When I first met IT manager, I was giving him feedback on a leadership profile exercise we had just done with his people. He was fairly new in the organisation, and his view was that there was lots of opportunity for improvement in the contribution that his section was making to the business.

It was clear to him from the outset that spending time building personal relationships with his people was going to be one of the main priorities.

The Legitimate Leadership Model is a framework for understanding how trust, loyalty and willingness function in the workplace – and he understood that successfully asking your people for an above-and-beyond contribution is built on earning trust, and that this is done by getting to know your people as people, spending quality time with them, and suspending your interests for theirs.

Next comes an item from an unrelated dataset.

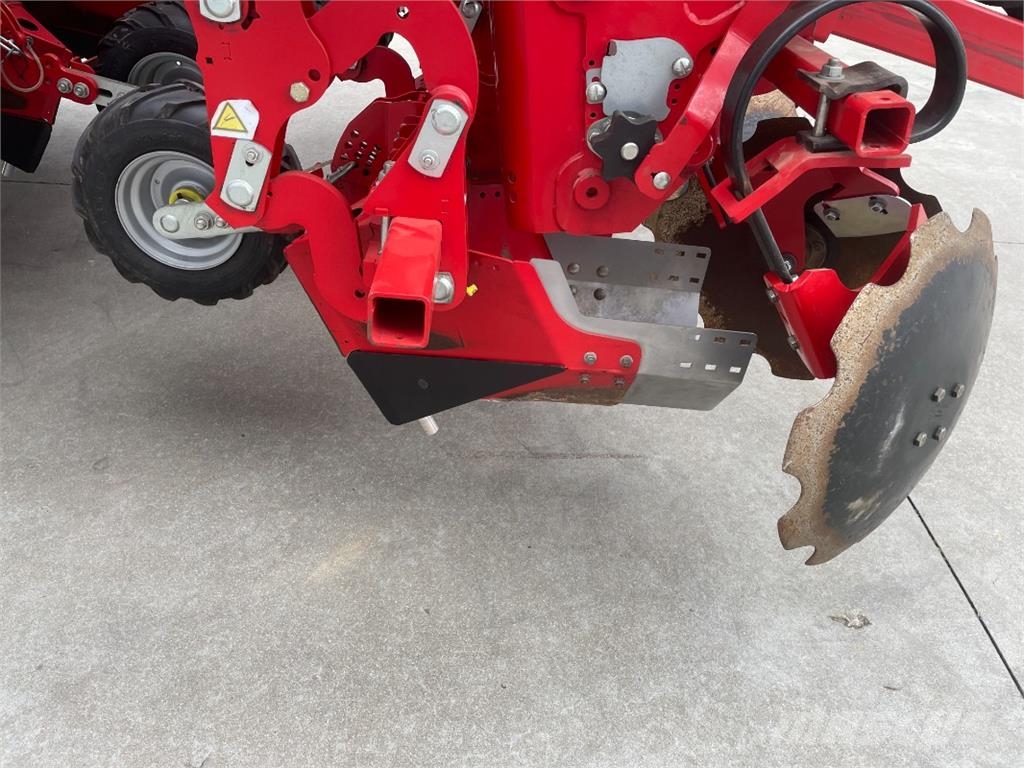 Grimme GL 860 COMPACTA Egyéb mezőgazdasági gépek
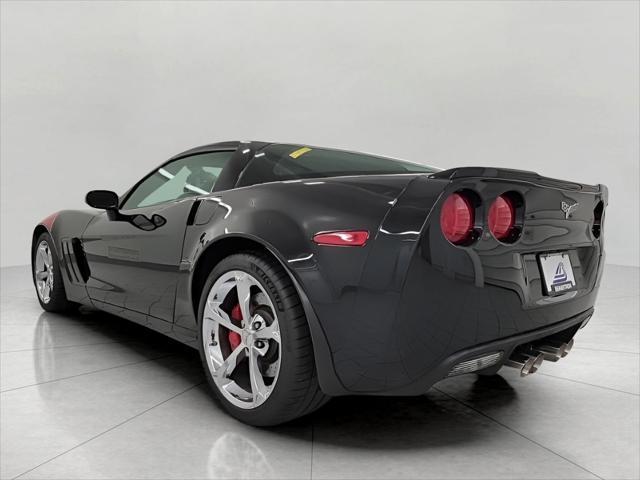 used 2013 Chevrolet Corvette car, priced at $38,999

Over the next few months, this is what he set about doing, and the result was a tangible increase in the willingness of his people to go above and beyond expectation. He said that had this office move happened a year previously, he would not have succeeded with them, and would probably have had to threaten them with a stick to achieve any sort of compliance.

He is certainly correct. The reason is that he had not by then earned the consent of his people to being led by them. It takes time to build, and when you have it, you have to keep it by continuing to be straight and honest with people.

“When I briefed them on the project I was frankly worried about their willingness to work overtime without pay, but I decided that being absolutely straight with them about what was required, how it would affect them, what I could and couldn’t do for them in terms of pay, and also why it was so important for them to make the contribution, was the most appropriate thing to do.”

In this project, the IT manager demonstrated the direct relationship between earning trust and the product of this, which is an improvement in the willingness of people to make an above-and-beyond contribution to the organisation.